Set primarily in Malibu, the picture begins in 1962, when three macho pals live carefree lives of chasing girls and riding curls. They are levelheaded Jack (William Katt), unhinged Leroy (Gary Busey), and reckless Matt (Jan-Michael Vincent). Surfing is the center of their lives, and Milius uses the endless blue of the Pacific to express how these young men see their lives stretching to infinity. Yet Milius also employs the danger of testing oneself against the ocean’s power to underscore life’s ephemeral quality—Jack strives to use time well, Leroy defines himself by cheating death, and Matt courts his own demise, as if the sureness of mortality robs existence of its sweetness. Despite the heaviosity running through the picture, moments of levity emerge, sometimes in the form of hormone-driven tomfoolery and sometimes in the form of speeches that are quintessentially Milius. “I like fights,” says Leroy, nicknamed “The Masochist” by his pals. “I’ve dove through windows, I’ve eaten light bulbs, I like sharks, any kind of blood. If you gave me a gun, I’d shoot you in the face just to see what it looked like when the bullet hit.” That’s Milius, ever the voice of maniacs with twinkles in their eyes. (As a side note, Leroy mostly disappears from the movie soon after this speech—it’s as if Milius had nothing left to say about the character.)

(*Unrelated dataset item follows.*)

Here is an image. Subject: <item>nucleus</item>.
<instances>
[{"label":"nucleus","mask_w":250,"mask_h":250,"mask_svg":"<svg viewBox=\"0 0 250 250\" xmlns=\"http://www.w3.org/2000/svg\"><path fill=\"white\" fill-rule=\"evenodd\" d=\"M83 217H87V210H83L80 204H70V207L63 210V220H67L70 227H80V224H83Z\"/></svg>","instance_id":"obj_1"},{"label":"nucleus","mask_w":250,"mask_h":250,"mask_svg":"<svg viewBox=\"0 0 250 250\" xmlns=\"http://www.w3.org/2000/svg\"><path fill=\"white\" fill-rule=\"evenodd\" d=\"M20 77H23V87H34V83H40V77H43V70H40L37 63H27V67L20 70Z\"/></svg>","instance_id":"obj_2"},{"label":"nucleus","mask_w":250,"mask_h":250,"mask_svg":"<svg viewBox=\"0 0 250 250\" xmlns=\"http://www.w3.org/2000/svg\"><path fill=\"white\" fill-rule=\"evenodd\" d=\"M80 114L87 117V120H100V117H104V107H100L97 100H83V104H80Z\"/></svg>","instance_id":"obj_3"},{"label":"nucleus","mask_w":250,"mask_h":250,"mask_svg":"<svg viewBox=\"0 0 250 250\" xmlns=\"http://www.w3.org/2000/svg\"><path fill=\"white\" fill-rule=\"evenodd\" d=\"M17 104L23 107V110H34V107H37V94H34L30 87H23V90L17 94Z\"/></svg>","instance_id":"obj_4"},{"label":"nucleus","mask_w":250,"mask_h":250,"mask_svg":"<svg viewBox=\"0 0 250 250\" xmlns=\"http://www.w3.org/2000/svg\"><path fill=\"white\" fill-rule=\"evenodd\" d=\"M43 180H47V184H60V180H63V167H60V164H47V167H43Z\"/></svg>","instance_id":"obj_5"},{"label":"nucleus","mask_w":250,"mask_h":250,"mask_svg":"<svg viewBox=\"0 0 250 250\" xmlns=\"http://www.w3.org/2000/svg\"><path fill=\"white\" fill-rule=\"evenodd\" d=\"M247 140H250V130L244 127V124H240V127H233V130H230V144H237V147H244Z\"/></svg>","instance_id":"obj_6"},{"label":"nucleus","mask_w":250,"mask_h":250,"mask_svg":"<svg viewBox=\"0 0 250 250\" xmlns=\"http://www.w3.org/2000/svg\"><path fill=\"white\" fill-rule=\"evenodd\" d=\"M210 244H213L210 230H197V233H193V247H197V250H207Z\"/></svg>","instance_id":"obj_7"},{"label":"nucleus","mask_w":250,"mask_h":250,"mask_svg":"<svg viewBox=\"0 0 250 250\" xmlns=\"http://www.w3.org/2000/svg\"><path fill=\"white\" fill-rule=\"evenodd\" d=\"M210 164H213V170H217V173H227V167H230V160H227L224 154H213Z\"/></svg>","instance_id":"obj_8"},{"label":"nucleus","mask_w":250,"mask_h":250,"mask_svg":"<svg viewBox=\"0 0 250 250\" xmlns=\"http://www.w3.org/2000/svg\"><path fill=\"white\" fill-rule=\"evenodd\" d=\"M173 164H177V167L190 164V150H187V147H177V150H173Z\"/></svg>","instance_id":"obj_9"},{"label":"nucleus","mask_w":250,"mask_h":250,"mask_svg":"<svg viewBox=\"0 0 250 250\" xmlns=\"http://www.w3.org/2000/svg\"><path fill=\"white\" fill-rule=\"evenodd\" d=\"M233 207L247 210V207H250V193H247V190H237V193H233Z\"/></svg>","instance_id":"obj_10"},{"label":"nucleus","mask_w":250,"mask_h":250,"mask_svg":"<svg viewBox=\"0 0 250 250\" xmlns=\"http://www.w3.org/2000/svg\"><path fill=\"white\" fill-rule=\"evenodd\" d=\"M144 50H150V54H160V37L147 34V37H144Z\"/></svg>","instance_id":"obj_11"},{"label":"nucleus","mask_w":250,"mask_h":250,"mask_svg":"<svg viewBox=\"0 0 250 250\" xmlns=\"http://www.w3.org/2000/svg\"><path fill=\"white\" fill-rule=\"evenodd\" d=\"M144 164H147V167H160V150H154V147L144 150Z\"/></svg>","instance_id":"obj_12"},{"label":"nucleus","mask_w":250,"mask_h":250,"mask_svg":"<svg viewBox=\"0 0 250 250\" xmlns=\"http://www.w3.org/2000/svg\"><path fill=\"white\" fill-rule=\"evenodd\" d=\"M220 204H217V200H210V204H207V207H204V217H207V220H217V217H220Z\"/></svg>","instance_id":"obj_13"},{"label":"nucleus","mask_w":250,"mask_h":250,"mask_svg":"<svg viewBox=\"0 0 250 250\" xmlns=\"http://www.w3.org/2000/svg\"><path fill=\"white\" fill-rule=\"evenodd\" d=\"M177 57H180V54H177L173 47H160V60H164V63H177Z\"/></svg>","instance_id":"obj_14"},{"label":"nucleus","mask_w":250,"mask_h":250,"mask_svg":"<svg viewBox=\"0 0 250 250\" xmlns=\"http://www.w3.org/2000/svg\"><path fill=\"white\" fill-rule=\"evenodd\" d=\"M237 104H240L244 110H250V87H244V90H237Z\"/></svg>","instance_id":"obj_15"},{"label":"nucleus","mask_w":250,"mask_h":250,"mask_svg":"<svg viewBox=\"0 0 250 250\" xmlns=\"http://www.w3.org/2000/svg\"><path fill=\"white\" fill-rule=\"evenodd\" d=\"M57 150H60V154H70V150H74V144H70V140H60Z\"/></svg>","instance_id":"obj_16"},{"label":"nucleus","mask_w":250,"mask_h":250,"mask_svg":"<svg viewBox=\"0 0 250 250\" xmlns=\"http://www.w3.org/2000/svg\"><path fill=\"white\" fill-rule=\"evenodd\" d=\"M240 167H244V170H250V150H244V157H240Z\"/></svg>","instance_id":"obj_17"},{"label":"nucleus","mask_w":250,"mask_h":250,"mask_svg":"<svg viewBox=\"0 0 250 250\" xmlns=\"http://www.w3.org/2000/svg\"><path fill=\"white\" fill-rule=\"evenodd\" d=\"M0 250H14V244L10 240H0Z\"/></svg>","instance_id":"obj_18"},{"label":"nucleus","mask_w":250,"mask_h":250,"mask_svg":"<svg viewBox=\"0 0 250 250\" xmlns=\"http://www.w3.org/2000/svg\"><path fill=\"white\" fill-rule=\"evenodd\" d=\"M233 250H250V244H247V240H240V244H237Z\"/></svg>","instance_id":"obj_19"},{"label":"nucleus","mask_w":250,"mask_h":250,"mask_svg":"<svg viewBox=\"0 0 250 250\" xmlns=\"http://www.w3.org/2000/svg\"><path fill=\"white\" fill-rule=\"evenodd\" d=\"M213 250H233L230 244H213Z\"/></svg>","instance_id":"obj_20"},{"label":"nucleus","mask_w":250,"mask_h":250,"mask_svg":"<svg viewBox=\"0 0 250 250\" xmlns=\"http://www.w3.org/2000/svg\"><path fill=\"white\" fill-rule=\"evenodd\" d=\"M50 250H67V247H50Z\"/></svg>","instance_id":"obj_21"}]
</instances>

Early scenes of brawling and carousing work better than a long stretch during which the boys use creative lies to dodge the draft, but the movie eventually finds its groove—perhaps too much so—during an epic climax confronting the friends with the biggest waves of their lives, to the accompaniment of histrionic scoring by Basil Poledouris. From start to finish, the picture benefits from the great Bruce Surtees’s ominous photography (with significant assistance from the second unit), and the film’s principal actors contribute impassioned work despite the limitations of their skillsets. It’s poignant to see Busey and Vincent in their gleaming youth, given the damage ensuing years inflicted on both actors, and Katt complements them with the earnest Redford Lite vibe that, one year later, got him cast as a younger version of Redford’s signature character in Butch and Sundance: The Early Days.
Ultimately, Milius’s choice to frame the movie as a Big Statement ensures the ocean is the most clearly defined individual in the film, but at least the ocean gives a hell of a performance—some of the surfing footage (captured in California and Hawaii) has terrifying power.